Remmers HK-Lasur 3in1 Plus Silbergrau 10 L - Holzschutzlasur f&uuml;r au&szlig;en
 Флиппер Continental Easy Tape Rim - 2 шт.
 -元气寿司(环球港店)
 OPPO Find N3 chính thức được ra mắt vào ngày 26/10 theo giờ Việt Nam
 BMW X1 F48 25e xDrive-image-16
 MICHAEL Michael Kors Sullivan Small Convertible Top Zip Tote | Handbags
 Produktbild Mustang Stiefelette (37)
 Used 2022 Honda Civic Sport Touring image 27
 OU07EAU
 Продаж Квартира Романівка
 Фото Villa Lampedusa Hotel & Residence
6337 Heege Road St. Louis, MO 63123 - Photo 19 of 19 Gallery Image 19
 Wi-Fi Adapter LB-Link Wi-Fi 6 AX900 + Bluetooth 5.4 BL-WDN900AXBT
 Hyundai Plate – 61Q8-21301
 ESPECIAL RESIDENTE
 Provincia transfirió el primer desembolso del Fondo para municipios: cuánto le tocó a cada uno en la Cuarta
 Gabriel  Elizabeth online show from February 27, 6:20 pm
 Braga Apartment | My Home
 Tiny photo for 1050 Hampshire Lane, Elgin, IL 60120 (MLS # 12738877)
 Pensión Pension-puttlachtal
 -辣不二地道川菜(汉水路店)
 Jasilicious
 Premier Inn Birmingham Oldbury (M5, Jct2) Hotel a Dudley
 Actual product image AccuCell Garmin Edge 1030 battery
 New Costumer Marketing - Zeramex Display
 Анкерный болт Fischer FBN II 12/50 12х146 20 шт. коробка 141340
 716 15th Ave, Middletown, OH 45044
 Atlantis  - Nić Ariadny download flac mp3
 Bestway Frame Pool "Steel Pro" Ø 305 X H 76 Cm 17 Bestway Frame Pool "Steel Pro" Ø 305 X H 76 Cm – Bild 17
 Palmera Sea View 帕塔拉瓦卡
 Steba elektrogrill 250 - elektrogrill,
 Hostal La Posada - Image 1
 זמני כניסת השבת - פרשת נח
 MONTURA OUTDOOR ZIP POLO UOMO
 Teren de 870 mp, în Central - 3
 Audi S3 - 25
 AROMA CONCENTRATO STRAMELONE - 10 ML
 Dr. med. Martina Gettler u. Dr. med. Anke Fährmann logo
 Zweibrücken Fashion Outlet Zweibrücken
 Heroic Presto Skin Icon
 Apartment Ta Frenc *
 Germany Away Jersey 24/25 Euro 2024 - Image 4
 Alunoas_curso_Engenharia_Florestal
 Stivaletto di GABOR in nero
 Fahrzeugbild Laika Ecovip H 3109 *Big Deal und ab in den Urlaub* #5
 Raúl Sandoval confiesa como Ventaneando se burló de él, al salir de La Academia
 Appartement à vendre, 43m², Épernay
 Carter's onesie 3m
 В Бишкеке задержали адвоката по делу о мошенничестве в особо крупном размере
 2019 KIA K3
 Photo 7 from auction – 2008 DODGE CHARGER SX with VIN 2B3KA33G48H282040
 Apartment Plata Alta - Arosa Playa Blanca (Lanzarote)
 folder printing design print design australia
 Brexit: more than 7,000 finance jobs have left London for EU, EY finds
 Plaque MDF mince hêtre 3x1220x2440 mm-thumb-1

## Exercise requirements
Out of the data above, give again only the lines starting at the one holding "Steba elektrogrill 250" and ending at the one holding "Dr. med. Martina", unchanged.

## Output of the task
 Steba elektrogrill 250 - elektrogrill,
 Hostal La Posada - Image 1
 זמני כניסת השבת - פרשת נח
 MONTURA OUTDOOR ZIP POLO UOMO
 Teren de 870 mp, în Central - 3
 Audi S3 - 25
 AROMA CONCENTRATO STRAMELONE - 10 ML
 Dr. med. Martina Gettler u. Dr. med. Anke Fährmann logo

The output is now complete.